Vincenzo Fondacaro (3 March 1844 – 1893) was an Italian captain who crossed the Atlantic Ocean from Montevideo, Uruguay to Las Palmas, Spain on a boat that he made himself.

==Early life==
Fondacaro was born in Bagnara Calabra from a working-class family. He started his career by joining the merchant navy. After working in the field for fifteen years, Fondacaro was promoted to Navy Officer Captain in the Royal Navy of Italy on 24 May 1876.

== Voyages ==
Following the Battle of Lissa, Fondacaro longed to cross the Atlantic Ocean from Montevideo to Las Palmas on a boat designed by him. The boat, called "Leone di Caprera" in honour of Giuseppe Garibaldi, measured approximately 9m x 2.30m x 1.60m and weighed 3 tonnes. Fondacaro's crew included Pietro Zoccoli and Orlando Grassoni. On 19 September 1880 the "Leone di Caprera" set off from Montevideo. On 10 February 1881, the crew reached Castello di Farro. On 26 May 1881, the boat was towed to Livorno by an English vessel. Today, the "Leone di Caprera" can still be seen at the Museo Nazionale Scienza e Tecnologia Leonardo da Vinci in Milan.
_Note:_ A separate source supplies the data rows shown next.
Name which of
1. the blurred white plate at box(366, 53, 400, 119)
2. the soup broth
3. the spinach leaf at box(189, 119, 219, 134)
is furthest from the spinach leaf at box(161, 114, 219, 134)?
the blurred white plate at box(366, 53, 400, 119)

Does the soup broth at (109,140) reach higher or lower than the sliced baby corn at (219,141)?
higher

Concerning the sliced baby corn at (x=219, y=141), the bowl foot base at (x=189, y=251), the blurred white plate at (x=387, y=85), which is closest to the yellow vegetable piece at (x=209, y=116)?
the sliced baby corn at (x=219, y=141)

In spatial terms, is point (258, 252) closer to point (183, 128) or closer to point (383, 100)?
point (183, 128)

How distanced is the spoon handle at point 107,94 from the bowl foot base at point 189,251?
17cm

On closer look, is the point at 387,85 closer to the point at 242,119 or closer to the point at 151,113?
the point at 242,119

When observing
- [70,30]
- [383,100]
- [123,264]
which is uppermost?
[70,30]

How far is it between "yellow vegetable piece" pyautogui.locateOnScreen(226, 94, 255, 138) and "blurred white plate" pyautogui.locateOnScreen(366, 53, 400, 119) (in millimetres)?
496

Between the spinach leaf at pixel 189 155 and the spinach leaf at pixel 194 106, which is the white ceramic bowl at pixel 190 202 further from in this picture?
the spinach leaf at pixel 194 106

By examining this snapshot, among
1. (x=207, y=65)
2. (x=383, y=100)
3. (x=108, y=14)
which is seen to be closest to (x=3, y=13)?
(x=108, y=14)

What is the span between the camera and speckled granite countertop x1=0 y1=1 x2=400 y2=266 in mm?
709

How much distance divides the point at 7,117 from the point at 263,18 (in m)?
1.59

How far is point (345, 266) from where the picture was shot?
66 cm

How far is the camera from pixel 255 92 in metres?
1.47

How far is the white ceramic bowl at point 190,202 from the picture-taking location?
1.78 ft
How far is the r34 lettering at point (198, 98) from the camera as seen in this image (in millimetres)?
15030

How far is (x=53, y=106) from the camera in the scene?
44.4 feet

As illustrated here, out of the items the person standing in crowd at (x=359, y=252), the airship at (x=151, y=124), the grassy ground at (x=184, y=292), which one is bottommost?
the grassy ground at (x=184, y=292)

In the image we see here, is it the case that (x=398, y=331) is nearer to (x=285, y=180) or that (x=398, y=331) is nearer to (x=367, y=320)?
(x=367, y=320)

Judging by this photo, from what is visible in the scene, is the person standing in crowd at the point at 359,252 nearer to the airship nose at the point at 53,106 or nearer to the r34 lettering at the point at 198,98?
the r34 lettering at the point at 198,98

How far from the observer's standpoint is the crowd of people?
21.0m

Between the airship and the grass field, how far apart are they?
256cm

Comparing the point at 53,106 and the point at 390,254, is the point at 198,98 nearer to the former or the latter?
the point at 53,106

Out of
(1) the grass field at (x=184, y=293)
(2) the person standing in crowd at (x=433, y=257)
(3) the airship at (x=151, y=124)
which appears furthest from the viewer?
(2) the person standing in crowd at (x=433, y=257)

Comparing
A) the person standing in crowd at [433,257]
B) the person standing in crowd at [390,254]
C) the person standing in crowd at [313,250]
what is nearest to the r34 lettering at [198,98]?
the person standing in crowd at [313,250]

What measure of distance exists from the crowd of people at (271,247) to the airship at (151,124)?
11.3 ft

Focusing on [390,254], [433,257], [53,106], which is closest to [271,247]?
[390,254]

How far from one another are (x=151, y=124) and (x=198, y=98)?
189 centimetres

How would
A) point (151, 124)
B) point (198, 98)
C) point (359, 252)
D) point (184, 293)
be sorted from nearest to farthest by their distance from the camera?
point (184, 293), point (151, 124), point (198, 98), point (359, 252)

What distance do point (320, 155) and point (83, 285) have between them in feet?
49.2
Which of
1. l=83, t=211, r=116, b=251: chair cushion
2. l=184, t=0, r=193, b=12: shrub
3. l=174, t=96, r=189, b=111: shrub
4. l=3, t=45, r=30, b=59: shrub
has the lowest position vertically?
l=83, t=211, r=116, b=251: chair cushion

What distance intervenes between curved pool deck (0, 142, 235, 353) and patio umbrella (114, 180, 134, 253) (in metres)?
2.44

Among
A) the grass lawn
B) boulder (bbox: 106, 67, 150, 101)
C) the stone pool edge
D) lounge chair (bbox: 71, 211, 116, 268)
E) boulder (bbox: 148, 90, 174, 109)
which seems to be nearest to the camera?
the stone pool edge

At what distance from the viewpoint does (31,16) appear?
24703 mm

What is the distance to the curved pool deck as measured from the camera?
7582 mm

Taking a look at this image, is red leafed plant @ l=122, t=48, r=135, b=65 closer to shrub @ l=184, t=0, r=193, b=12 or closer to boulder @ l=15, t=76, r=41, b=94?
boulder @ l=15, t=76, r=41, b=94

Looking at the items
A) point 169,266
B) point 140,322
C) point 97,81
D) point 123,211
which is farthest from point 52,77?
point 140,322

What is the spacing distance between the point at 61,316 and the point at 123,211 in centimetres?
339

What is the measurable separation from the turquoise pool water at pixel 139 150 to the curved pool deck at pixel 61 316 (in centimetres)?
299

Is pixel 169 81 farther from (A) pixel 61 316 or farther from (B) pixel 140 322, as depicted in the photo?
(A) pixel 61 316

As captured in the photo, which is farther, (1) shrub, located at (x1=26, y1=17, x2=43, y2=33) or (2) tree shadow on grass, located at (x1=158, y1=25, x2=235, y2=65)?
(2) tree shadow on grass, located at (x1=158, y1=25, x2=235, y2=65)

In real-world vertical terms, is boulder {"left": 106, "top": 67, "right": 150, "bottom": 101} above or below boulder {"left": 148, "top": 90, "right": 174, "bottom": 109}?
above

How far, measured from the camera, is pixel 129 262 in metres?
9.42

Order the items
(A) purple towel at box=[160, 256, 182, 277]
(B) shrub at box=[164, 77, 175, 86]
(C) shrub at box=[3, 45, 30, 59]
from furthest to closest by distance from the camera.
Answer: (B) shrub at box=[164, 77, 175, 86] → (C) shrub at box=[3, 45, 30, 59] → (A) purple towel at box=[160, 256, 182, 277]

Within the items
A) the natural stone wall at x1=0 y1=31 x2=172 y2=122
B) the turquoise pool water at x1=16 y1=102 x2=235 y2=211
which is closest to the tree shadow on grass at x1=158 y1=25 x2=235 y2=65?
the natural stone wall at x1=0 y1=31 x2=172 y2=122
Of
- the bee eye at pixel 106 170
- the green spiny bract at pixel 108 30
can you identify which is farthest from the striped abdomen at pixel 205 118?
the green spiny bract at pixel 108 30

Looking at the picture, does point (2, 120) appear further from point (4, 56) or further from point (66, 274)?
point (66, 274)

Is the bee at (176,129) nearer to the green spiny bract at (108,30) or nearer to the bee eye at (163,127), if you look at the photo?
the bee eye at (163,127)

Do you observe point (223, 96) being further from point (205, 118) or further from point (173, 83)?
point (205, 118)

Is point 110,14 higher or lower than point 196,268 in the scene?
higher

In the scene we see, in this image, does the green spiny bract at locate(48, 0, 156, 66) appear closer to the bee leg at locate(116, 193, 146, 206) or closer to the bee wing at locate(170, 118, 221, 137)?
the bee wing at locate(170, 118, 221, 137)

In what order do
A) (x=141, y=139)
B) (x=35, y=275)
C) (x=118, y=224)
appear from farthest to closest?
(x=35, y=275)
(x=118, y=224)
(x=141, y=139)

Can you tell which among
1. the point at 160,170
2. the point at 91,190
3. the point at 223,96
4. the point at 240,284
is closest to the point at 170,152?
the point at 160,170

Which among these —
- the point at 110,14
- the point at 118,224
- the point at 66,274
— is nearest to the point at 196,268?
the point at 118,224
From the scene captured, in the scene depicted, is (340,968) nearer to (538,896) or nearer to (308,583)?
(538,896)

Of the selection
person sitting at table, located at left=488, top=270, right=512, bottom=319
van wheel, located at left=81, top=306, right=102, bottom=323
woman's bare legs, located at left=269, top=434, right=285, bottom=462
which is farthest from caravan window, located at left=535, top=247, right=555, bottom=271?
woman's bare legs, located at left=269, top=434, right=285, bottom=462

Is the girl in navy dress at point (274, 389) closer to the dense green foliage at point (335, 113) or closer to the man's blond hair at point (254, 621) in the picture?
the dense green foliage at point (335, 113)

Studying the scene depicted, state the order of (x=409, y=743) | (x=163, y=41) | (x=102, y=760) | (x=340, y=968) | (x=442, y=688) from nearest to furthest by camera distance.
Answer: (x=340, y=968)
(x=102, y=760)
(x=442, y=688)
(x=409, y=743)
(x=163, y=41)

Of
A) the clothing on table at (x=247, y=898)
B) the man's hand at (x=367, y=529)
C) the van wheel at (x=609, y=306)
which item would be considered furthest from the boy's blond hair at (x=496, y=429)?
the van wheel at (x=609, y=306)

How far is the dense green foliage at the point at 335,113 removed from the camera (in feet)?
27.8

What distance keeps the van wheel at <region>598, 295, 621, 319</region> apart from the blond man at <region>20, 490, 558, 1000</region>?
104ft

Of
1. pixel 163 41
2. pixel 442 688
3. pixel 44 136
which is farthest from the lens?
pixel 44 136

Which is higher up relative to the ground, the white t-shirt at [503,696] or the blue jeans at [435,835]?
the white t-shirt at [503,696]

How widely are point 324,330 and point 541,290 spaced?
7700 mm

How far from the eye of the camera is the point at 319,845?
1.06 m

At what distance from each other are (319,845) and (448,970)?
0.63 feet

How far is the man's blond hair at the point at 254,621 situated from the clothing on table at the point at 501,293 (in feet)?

On 30 May 1893, Fondacaro crossed the Atlantic again in a boat named "Cesare Cantù". This journey took him from Buenos Aires to Chicago. Fondacaro took Vincenzo Galasso, Vincenzo Sciplini, and Vincenzo Carrisi on the trip with him, forming the crew. When they arrived in Chicago, bystanders reportedly greeted them with a standing ovation. However, when they attempted to return to Buenos Aires, Fondacaro and his crew disappeared in the Atlantic Ocean.